Good piece today by Christian Toto in the Washington Times on Woody Allen’s critical darling “Midnight in Paris.” I found the film to be quite the disappointment; as Toto notes, Allen takes a bludgeon to America and the Tea Party, but more irritating still is that–aside from the eye candy–the movie is basically one joke repeated over and over from beginning to end. Aside from a couple of very funny scenes with the talented Michael Sheen, the premise runs thin within the first 45 minutes. The payoff is also a letdown. Furthermore, the pompous underlying theme is that Allen equates today’s crop of artists with history’s all-time greats. Is Allen subtly suggesting he is the Hemingway or Fitzgerald of our time? Well, he’s not not suggesting it.




[I]n finding artistic and commercial renewal across the pond, Mr. Allen often has flattered European vanities by ogling the sights of their storied capitals with his camera. Unfortunately, in “Midnight,” he also has pandered to European stereotypes of the Ugly American.

[…]

The cross-cultural comedy concerns a burned out Hollywood screenwriter named Gil (Owen Wilson) who hopes a trip to France will inspire him to finish his novel.

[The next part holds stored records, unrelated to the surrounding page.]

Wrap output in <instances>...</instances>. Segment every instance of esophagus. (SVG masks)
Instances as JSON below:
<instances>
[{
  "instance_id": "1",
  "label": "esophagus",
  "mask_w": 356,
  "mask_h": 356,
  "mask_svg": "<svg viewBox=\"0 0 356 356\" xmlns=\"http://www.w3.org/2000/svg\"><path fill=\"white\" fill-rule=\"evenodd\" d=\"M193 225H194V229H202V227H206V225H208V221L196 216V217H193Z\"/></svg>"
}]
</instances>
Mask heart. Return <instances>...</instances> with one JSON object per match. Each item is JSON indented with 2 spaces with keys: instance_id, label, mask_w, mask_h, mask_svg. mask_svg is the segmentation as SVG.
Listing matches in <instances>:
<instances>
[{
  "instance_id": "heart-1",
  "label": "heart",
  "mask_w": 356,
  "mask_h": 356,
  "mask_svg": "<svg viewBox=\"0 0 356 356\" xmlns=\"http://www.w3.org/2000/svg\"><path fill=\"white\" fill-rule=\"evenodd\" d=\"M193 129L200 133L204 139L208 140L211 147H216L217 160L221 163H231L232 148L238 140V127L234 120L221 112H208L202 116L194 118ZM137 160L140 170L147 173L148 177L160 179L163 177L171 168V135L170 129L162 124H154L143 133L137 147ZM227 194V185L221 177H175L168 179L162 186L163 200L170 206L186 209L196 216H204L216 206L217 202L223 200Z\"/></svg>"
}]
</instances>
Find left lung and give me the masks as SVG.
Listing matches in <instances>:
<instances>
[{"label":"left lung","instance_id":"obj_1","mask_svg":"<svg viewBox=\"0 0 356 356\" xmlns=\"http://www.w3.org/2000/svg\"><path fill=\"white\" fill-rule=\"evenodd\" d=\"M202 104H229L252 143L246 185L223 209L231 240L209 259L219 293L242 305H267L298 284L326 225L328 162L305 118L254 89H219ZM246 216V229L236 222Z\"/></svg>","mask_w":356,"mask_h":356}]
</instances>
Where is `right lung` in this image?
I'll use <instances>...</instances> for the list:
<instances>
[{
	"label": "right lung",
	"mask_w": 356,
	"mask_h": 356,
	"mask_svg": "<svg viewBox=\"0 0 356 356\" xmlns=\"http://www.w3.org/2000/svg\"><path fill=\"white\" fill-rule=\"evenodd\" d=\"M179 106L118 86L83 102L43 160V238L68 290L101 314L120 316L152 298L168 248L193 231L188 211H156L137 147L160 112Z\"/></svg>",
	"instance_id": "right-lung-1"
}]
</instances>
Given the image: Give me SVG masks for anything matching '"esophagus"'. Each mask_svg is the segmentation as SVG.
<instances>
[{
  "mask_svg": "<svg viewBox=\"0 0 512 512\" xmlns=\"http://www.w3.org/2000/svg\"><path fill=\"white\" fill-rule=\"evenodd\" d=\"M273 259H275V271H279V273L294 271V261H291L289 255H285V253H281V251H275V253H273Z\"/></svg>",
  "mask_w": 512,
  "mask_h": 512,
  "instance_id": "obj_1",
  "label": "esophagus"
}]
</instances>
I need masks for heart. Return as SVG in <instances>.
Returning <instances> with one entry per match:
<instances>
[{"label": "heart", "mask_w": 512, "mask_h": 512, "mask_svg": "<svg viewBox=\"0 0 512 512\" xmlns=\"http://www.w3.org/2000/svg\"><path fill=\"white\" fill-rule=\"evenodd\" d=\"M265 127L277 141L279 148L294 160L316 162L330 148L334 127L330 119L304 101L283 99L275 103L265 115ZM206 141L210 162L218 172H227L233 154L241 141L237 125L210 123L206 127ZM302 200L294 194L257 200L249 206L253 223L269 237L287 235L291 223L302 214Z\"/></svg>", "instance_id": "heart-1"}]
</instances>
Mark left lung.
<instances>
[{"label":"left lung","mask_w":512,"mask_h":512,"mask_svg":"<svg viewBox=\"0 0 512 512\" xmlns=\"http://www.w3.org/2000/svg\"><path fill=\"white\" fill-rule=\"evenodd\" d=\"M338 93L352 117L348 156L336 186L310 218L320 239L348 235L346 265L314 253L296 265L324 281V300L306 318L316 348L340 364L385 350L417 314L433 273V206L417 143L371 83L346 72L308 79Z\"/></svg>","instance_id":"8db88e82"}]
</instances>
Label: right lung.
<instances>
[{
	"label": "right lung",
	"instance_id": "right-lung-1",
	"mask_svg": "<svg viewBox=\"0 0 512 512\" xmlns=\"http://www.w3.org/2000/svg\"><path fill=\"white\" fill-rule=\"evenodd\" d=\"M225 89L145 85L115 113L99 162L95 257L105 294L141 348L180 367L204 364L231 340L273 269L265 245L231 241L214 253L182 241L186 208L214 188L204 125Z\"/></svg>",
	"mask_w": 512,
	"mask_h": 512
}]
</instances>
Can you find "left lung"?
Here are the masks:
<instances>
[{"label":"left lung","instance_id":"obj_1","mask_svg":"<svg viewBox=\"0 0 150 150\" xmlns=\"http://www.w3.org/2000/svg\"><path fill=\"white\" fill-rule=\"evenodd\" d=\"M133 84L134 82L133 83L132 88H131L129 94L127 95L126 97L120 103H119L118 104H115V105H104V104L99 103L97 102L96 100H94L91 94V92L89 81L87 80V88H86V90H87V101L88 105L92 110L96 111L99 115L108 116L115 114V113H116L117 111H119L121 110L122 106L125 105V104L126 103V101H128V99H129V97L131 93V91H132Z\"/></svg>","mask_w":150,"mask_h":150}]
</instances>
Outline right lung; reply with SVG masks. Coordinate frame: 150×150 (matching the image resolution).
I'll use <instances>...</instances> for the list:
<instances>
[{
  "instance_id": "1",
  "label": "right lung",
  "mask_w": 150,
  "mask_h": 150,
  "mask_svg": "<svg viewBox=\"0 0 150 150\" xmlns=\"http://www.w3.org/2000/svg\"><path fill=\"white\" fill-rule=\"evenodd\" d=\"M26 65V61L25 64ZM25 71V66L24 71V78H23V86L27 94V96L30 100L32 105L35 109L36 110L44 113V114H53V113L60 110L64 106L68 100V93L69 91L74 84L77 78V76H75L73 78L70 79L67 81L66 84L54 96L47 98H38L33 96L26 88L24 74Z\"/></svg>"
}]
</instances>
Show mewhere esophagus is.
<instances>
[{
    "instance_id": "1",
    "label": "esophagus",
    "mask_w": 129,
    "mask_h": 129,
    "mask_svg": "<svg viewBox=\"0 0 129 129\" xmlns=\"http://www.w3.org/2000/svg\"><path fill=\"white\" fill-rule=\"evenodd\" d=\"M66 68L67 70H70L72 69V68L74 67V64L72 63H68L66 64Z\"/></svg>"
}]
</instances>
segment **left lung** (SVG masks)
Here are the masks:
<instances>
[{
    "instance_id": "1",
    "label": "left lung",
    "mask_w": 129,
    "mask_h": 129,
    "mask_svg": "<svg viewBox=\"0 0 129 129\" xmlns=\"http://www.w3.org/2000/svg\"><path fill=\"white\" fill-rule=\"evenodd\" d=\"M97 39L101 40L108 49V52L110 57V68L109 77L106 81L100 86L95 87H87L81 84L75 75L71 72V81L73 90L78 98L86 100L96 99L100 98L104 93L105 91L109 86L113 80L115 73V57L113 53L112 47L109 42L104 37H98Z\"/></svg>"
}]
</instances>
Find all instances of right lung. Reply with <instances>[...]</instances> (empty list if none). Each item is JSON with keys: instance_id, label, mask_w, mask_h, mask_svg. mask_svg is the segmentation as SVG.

Gil fantasizes about Paris in the 1920s, a time when artistic giants such as Ernest Hemingway, Cole Porter and F. Scott Fitzgerald roamed its streets.

One mysterious car ride later, Gil finds himself magically transported back to the Lost Generation golden age of his daydreams.

“Midnight in Paris” taps into a timeless American attraction to the City of Light as a cultural beacon, a place even ordinary artists can visit and emerge reborn. Throughout the film, Mr. Allen treats the city’s creative minds, native and transient alike, as intellectual titans.

Yet, in paying tribute to the artistic and historical glories of Paris, Mr. Allen gratuitously sneers at his own country. Mr. Wilson‘s character is engaged to a shallow, materialistic American played by Rachel McAdams, a shrew whose parents are even more distasteful to Mr. Allen.

They belong to the tea party, for crying out loud.